In Kazakhstan, Scythian burials have remained frozen for thousands of years. Hotter summers are causing the human remains they contain to decay, in some cases faster than archeologists can get to them to study and preserve. Three thousand years ago, Scythian nomads ruled the Eurasian steppes from the edges of the Black Sea (photo above) in the west to China in the east. They buried their dead in huge grave mounds called kurgans. These have been important sources of information for archeologists studying how this nomadic culture spread, thrived, and faded away around 200 B.C. Kurgans are found from Ukraine to Kazakhstan. The best preserved are those in the Altai Mountains (photo below) on the edge of the vast Siberian permafrost region. Many of these graves have been frozen for millennia. Archeologists have found well-preserved mummies in the kurgans, often with their clothing, burial goods, and horses intact. The material culture of the Scythians is thus revealed.


The Altai Mountains, however, are not as cold as they once were. The glaciers that covered the Altai slopes are receding and even disappearing. For the first time in 3,000 years, the Scythian corpses in the kurgans are in danger of thawing and decaying. An international effort to save the frozen tombs has included the use of satellite photos and ground surveys to map and list the region’s kurgans. A priority is identifying the kurgans that may still have permafrost underneath them. The next step will be to determine how to keep the grave mound cool in order to preserve them for future researchers. Proposals range from reflecting sunlight away from the tombs by painting them white to stabilizing the underground temperature by installing thermo-pumps.

Peru is known as the home of the Inca and other civilizations. It is also a place strongly affected by El Niño. Every seven to ten years, Pacific Ocean currents shift, changing weather patterns from Australia to California. In Peru, El Niño brings warmer water and heavy rainfall along the coast. Peru’s deserts ordinarily receive just over an inch of rain per year. In 1998, the last severe El Niño season, the region received 120 inches, which caused severe flooding. Water damages exposed archeological sites, especially those located on rivers or on easily eroded slopes.


Chan Chan (photo above) is an eight-miles-square city that dates back 1000 years. Made of mud brick, its pyramids and palaces have been threatened by erosion. In the past twenty years, the site has deteriorated steadily. If, as researchers believe, global warming will make El Niño effects more frequent, the resultant increased rainfall will increase the potential for the ancient city’s destruction.

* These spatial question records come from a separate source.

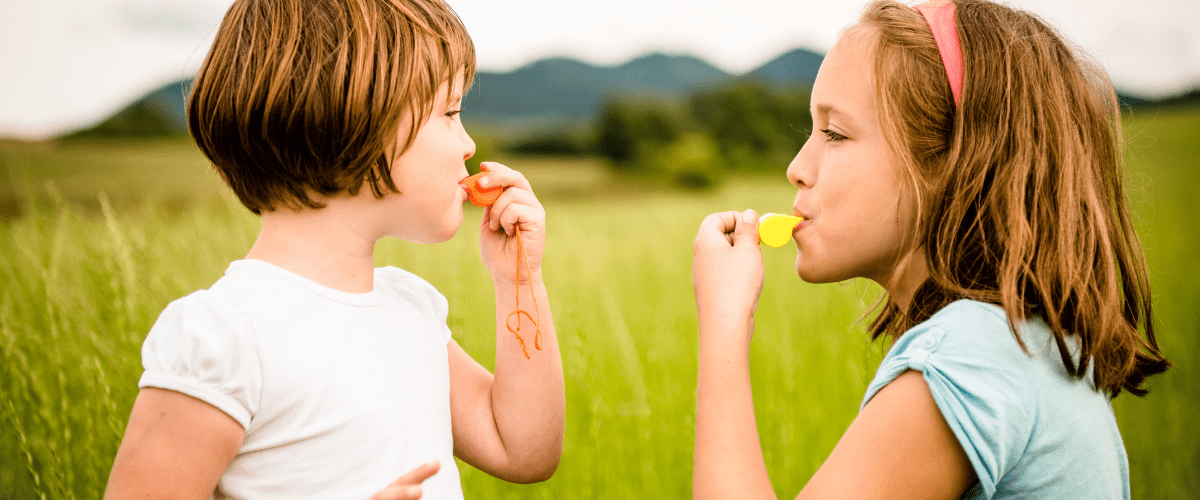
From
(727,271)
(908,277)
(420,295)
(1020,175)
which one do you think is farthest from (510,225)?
(1020,175)

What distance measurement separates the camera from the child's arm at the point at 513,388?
4.55 ft

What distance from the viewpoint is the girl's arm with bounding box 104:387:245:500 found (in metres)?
0.90

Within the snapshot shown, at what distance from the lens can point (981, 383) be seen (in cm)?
104

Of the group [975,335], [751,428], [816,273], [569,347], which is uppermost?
[975,335]

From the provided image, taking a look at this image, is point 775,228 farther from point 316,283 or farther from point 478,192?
point 316,283

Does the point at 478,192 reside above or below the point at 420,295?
above

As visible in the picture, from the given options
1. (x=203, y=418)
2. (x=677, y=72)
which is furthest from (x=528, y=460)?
(x=677, y=72)

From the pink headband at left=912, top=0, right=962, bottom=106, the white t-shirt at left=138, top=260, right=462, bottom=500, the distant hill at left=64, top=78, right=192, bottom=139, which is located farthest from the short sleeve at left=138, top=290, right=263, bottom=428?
the distant hill at left=64, top=78, right=192, bottom=139

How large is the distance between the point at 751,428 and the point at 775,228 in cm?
44

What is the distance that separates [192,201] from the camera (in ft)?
13.9

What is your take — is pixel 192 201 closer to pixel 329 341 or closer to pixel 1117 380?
pixel 329 341

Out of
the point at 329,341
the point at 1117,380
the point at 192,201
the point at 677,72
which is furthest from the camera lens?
the point at 677,72

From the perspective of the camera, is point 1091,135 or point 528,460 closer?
point 1091,135

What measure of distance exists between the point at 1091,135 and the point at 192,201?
176 inches
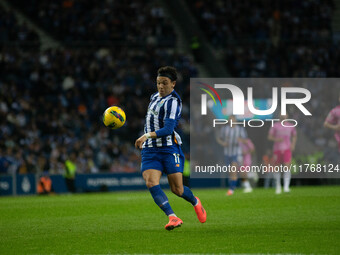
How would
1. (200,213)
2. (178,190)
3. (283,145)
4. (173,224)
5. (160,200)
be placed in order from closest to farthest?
1. (173,224)
2. (160,200)
3. (178,190)
4. (200,213)
5. (283,145)

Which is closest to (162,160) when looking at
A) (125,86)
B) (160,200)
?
(160,200)

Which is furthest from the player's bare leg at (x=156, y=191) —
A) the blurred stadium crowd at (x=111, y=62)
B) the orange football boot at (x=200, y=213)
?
the blurred stadium crowd at (x=111, y=62)

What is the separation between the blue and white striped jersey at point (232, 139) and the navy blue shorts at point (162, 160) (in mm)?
9842

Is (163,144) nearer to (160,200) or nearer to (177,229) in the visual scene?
(160,200)

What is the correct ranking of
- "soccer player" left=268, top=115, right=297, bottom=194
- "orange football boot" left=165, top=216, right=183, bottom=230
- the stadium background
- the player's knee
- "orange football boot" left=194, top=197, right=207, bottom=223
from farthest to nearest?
1. "soccer player" left=268, top=115, right=297, bottom=194
2. the stadium background
3. "orange football boot" left=194, top=197, right=207, bottom=223
4. the player's knee
5. "orange football boot" left=165, top=216, right=183, bottom=230

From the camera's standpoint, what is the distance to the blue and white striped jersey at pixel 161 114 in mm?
9617

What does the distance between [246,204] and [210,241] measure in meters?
6.57

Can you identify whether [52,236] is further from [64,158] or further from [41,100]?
[41,100]

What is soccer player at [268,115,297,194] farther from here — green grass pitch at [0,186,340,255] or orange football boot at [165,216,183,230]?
orange football boot at [165,216,183,230]

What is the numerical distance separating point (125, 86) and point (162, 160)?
18.4 m

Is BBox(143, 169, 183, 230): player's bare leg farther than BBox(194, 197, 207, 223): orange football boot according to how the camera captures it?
No

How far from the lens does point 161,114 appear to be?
968 cm

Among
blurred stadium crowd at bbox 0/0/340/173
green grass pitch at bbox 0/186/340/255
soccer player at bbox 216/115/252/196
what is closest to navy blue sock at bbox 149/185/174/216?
green grass pitch at bbox 0/186/340/255

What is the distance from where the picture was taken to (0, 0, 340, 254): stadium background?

In normal summers, Greenland’s northern and eastern coasts should be ringed by an ice belt thirty to forty miles wide. The drifting ice acts like a shock absorber, lessening the impact of the North Atlantic. In the past five years, the sea ice has all but disappeared (photo above). This leaves Greenland’s coast open to the impact of storm surges originating hundreds of miles away. The effect on the island’s archeological heritage has been severe. Hardest hit have been sites associated with the Thule culture, people closely related to the Inuit of northern Canada who first migrated to Greenland around 2,000 years ago. The Thule were skilled hunters and whalers whose villages were built near the shore. Today, Thule houses, made of stone and turf with whale-bone rafters, are disappearing quickly, along with buried tools and artifacts. Older sites along the coast are also in danger. As the Arctic warms, archeologists fear the frozen turf that covers Qeqertasussak, a 4,500-year-old settlement where evidence of the earliest habitation of Greenland was found, may be melting. The knowledge the site contains will be lost with the ice.

Global warming threatens archeological investigation all over the world. If knowledge of the past is necessary to better understand the present and to anticipate the future, the consequences of this loss will be significant.

1 comments:

Anonymous said...

This has been my favorite blog yet. It's amazing how global warming endangers our future and our past. Hopefully people will realize the impact it will have before it's too late.